Job A: Update the passage on Rishi Sunak and Indian politics by replacing "juggernaut" with "machine" in the part that begins at the words "At the same" and stops after "the Congress, too.".

The fact is Rishi Sunak is no more Indian than Yogi Adityanath is British. The two have a common love for the cow. And if one is a “monk”, the other is a “Rishi”. That is all. But events and words are conspiring to keep Hindu and Hindu symbols, like Rishi Sunak with the cow, part of the BJP’s divisive discourse.
At the same time, the Congress expected the “visible minority” to coalesce behind the Congress flag. If nothing else, Bharat Jodo Yatra with Rahul Gandhi at its head is a magnet for Muslims. If the Congress promises to make a Muslim the party’s “PM face” it will be the ultimate game-changer.
All that will then remain would be for the secular-Hindu to stay committed to the cause. Can they, let’s call their bluff? But if they do, the BJP election juggernaut will be routed. Tharoor and Chidambaram will have to make the Congress walk their talk and not in euphemisms like “visible minority” and “majoritarianism”. Rishi Sunak can be a sign of things to come for the Congress, too.

Job B: Recast the records as a JSON list of strings with one string per line, leaving out blank lines. Begin at the line that has "Within the choices" and stop after the last line of the records.

[Spatial questions linked to images]

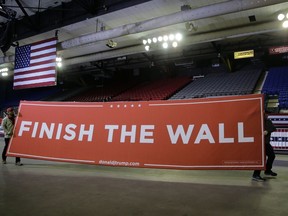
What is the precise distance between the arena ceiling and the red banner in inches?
163

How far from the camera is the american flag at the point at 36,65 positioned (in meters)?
9.02

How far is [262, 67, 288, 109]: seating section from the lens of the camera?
1088 cm

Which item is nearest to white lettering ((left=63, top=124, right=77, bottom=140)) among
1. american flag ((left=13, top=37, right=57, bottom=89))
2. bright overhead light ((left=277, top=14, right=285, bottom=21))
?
american flag ((left=13, top=37, right=57, bottom=89))

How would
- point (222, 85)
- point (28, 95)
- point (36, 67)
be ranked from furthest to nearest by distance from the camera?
point (28, 95) < point (222, 85) < point (36, 67)

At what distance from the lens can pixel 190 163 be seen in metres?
4.38

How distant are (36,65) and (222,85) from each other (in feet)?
32.0

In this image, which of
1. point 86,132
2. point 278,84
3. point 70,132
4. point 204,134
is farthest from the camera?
point 278,84

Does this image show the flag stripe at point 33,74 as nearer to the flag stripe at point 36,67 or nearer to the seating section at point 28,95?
the flag stripe at point 36,67

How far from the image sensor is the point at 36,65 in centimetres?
945

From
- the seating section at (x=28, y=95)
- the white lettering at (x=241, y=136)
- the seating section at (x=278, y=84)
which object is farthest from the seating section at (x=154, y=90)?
the white lettering at (x=241, y=136)

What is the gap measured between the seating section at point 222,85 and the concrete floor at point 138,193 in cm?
816

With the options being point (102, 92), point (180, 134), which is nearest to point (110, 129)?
point (180, 134)

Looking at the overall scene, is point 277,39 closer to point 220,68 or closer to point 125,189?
point 220,68

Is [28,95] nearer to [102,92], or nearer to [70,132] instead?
[102,92]
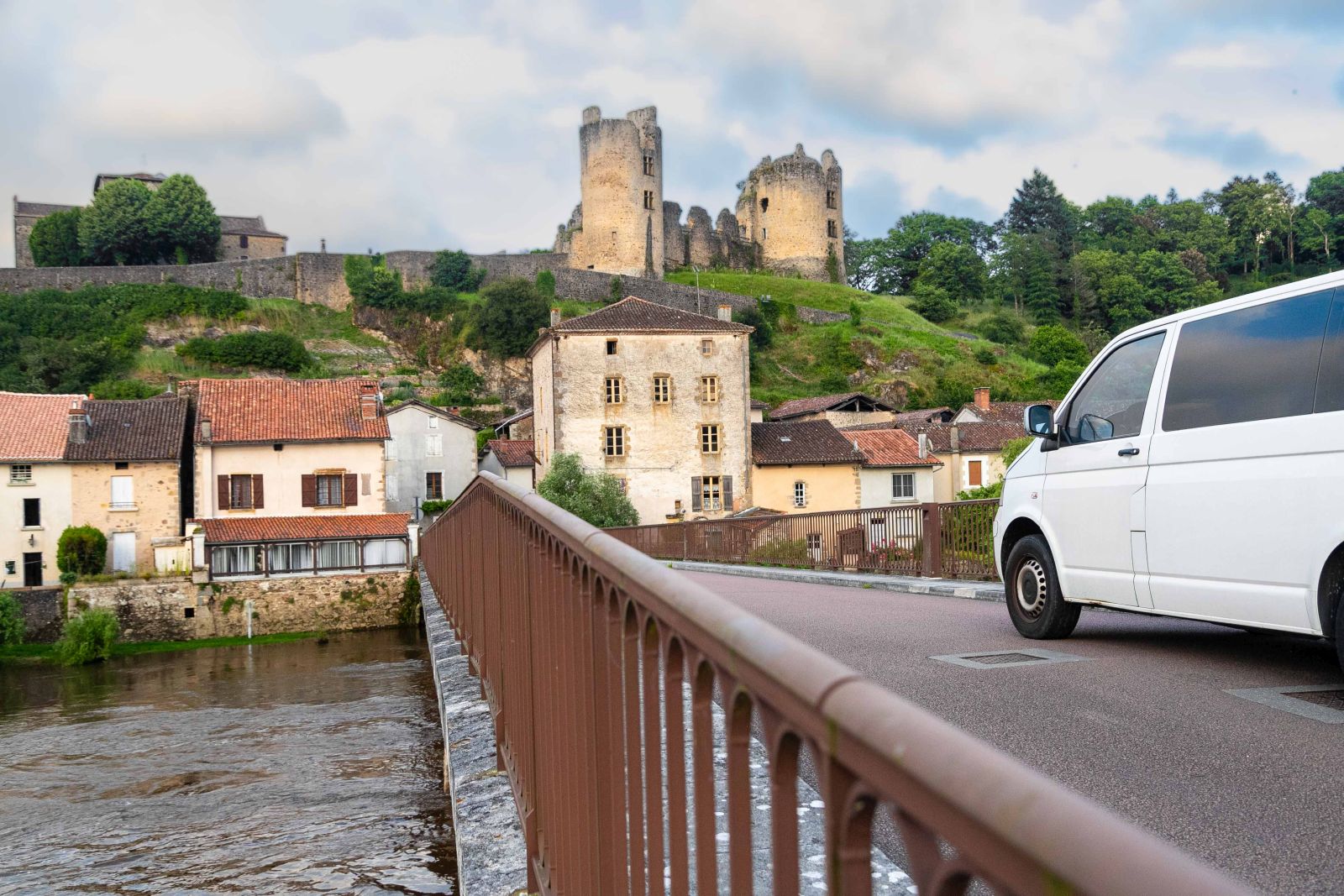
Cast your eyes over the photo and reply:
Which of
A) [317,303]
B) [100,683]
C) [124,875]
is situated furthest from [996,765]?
[317,303]

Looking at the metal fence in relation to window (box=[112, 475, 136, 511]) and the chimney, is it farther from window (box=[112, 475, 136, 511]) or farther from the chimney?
the chimney

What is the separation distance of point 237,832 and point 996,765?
15245mm

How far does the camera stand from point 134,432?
149 feet

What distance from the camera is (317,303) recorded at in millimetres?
87562

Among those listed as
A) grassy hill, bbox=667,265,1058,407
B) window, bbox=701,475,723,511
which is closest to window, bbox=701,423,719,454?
window, bbox=701,475,723,511

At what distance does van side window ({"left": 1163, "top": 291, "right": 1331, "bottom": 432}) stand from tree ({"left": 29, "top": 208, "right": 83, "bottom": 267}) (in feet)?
335

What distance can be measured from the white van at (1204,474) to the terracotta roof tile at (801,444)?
41.1m

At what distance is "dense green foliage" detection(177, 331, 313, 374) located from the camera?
74375mm

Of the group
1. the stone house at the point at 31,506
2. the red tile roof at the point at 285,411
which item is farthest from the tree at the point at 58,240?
the stone house at the point at 31,506

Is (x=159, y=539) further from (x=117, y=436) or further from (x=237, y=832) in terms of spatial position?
(x=237, y=832)

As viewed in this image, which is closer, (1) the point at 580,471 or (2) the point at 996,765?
(2) the point at 996,765

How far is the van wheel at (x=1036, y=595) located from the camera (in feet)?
28.7

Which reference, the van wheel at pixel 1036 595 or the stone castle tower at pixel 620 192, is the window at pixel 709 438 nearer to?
the van wheel at pixel 1036 595

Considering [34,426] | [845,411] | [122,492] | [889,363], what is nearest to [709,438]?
[845,411]
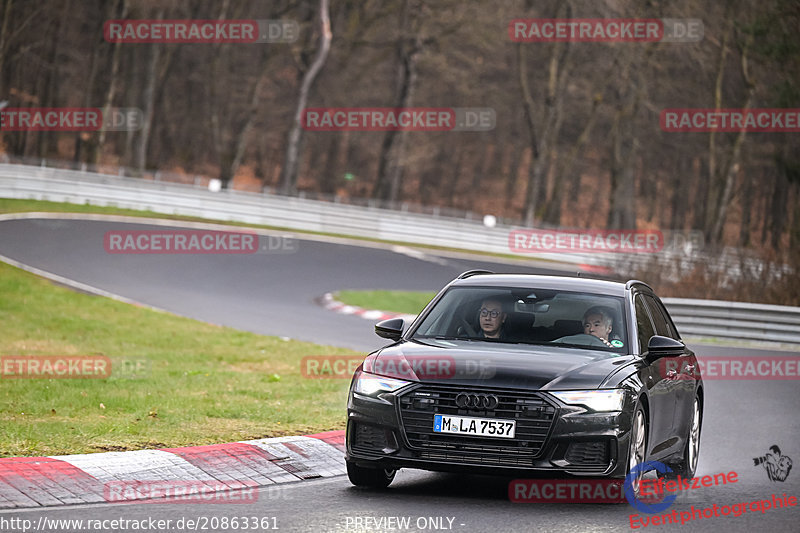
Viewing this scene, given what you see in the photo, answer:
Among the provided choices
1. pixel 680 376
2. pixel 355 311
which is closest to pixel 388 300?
pixel 355 311

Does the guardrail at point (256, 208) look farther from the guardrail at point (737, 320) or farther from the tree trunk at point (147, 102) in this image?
the guardrail at point (737, 320)

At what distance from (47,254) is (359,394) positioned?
23147 mm

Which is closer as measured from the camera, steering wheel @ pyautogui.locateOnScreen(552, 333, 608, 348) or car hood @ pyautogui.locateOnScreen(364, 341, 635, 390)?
car hood @ pyautogui.locateOnScreen(364, 341, 635, 390)

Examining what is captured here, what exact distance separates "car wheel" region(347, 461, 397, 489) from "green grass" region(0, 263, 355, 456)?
1.73m

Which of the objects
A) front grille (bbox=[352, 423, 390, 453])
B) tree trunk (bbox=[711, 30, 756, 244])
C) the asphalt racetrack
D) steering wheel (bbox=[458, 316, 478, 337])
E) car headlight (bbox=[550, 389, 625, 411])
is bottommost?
the asphalt racetrack


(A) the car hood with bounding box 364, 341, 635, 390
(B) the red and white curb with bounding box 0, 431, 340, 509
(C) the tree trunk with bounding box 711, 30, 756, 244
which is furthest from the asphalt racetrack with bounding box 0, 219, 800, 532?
(C) the tree trunk with bounding box 711, 30, 756, 244

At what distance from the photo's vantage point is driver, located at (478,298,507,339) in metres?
9.16

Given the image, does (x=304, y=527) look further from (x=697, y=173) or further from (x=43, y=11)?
(x=697, y=173)

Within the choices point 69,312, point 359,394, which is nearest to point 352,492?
point 359,394

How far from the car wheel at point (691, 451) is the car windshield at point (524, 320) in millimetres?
1510

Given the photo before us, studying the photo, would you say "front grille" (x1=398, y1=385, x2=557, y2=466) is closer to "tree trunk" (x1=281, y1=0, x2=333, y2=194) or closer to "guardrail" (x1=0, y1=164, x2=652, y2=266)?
"guardrail" (x1=0, y1=164, x2=652, y2=266)

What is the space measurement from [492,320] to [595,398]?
1375 millimetres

Written solution A:
At the same time, the Congress expected the “visible minority” to coalesce behind the Congress flag. If nothing else, Bharat Jodo Yatra with Rahul Gandhi at its head is a magnet for Muslims. If the Congress promises to make a Muslim the party’s “PM face” it will be the ultimate game-changer.
All that will then remain would be for the secular-Hindu to stay committed to the cause. Can they, let’s call their bluff? But if they do, the BJP election machine will be routed. Tharoor and Chidambaram will have to make the Congress walk their talk and not in euphemisms like “visible minority” and “majoritarianism”. Rishi Sunak can be a sign of things to come for the Congress, too.

Written solution B:
[
  "Within the choices point 69,312, point 359,394, which is nearest to point 352,492?",
  "point 359,394",
  "How far from the car wheel at point (691, 451) is the car windshield at point (524, 320) in millimetres?",
  "1510",
  "Given the photo before us, studying the photo, would you say \"front grille\" (x1=398, y1=385, x2=557, y2=466) is closer to \"tree trunk\" (x1=281, y1=0, x2=333, y2=194) or closer to \"guardrail\" (x1=0, y1=164, x2=652, y2=266)?",
  "\"guardrail\" (x1=0, y1=164, x2=652, y2=266)",
  "What is the space measurement from [492,320] to [595,398]?",
  "1375 millimetres"
]